First we need a primer on I, P and B frames. An I frame is a frame that is a completely independant picture of the frame. It doesn't depend on any other frames and is a frame which B and P frames are based on. A P frame stores only the changes from the previous frame and a B frame stores only the changes in either direction. IPB uses a mix of all 3 frame types in a set sequence to capture video with much lower data usage, but every P and B frame is an approximation of what the frame that was originally captured was. They are not exact.
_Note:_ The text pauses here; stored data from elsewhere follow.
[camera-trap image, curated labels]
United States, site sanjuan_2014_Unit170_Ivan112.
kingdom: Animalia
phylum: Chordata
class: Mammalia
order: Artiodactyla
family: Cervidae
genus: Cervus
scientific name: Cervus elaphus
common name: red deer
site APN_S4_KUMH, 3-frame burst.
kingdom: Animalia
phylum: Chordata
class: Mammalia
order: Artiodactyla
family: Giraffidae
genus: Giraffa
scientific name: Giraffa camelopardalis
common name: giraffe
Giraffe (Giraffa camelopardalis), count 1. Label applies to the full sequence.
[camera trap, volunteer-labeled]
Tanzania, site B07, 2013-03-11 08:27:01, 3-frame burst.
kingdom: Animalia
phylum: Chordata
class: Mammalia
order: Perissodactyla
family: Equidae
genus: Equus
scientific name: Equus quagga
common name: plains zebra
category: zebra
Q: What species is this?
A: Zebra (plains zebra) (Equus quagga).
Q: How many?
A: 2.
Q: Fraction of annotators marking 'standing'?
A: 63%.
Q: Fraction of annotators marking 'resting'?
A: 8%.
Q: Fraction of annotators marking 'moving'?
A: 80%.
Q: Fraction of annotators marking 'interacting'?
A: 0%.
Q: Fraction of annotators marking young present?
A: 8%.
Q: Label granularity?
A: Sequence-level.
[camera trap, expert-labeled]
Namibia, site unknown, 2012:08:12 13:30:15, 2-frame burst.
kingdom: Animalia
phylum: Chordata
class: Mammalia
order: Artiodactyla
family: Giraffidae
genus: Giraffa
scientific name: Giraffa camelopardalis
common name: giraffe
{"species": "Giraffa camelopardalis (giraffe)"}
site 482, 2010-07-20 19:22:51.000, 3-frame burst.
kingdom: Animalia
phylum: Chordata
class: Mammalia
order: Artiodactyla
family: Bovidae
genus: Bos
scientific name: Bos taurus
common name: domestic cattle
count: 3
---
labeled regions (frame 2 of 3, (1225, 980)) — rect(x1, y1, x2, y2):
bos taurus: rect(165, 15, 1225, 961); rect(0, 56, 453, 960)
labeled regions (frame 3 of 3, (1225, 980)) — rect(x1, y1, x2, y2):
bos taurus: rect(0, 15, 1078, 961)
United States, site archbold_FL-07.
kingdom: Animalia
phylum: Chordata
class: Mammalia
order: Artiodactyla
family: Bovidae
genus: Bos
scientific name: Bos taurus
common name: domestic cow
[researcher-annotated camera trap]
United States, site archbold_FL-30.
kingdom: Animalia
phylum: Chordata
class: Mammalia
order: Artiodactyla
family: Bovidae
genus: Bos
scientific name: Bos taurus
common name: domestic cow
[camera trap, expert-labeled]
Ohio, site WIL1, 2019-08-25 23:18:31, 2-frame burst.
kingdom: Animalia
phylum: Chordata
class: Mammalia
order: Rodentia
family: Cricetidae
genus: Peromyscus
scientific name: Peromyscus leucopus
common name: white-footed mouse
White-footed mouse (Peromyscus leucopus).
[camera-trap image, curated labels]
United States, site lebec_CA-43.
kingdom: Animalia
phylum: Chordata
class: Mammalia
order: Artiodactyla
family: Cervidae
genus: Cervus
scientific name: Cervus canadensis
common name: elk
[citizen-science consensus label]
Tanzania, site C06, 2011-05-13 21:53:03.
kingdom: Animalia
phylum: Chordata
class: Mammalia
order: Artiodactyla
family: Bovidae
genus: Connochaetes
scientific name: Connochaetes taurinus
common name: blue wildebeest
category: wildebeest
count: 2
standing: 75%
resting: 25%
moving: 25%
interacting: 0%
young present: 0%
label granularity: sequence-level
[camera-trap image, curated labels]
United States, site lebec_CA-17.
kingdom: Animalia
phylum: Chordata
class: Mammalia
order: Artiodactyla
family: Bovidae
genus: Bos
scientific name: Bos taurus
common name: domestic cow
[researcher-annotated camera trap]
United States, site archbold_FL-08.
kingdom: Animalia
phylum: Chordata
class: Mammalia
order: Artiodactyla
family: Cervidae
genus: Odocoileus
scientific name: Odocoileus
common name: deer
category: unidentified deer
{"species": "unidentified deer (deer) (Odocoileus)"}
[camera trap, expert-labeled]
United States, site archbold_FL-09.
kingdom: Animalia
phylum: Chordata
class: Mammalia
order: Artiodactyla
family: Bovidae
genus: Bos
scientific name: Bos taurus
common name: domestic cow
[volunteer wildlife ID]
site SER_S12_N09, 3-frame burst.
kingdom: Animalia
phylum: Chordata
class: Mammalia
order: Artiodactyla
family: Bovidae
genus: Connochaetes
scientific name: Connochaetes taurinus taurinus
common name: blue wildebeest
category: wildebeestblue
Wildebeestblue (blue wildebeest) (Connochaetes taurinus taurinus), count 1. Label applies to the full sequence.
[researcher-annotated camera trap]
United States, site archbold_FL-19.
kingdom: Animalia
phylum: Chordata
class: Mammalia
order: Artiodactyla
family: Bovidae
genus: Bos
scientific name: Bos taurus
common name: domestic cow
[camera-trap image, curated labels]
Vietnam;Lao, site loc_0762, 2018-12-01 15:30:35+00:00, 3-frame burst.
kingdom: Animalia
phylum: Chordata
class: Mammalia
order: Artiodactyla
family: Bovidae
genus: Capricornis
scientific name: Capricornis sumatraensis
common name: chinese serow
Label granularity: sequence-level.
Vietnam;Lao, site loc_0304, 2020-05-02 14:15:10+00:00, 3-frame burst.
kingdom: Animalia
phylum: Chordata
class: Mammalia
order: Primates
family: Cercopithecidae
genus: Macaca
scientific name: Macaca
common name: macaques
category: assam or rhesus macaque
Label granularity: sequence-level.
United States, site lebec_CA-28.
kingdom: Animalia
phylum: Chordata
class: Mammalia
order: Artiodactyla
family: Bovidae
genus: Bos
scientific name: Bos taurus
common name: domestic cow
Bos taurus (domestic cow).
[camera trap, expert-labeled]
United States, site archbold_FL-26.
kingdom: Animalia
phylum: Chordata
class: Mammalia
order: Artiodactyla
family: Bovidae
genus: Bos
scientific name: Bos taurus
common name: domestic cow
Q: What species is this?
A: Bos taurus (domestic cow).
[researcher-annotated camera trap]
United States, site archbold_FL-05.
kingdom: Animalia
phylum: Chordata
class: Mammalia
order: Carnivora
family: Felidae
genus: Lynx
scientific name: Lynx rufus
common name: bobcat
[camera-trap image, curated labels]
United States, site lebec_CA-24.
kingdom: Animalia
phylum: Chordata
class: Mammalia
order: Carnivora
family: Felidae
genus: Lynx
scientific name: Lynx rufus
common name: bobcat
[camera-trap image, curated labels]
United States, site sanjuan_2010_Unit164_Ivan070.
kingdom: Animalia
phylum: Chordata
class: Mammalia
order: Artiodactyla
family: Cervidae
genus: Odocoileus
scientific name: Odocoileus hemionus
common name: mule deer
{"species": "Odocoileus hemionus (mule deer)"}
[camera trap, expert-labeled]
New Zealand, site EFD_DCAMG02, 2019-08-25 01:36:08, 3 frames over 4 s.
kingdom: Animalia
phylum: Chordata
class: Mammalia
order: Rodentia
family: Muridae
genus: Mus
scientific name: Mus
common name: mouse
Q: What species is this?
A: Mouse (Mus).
For the same size I frame, all I will ALWAYS be better quality, however, it could be possible for IPB to be better if the camera has a set limit rate for I frame that could end up with larger I frames for the IPB due to the saved space, but that would depend on the exact data rates used by the camera. The theory behind it would be to say we have all I with 3k per frame (making this number up completely) then we have 30 pictures of whatever quality we can get out of 3k. Now, if the IPB frame, if we had say 1k per frame on average, but the P and B frames are very small, then it might be possible for the I frame to use 5k of data and the P and B frames to use only .5k each and result in a higher overall quality.
This would depend on the quality of the motion and the data rates being used by the camera however. In most cases, recording all I on the camera is probably going to produce I frames equal or larger in size than those in IPB. However, when doing a final output, the highest quality for a given size will almost always be compressing to IPB. All I will also capture fast motion better since the difference between frames will be larger.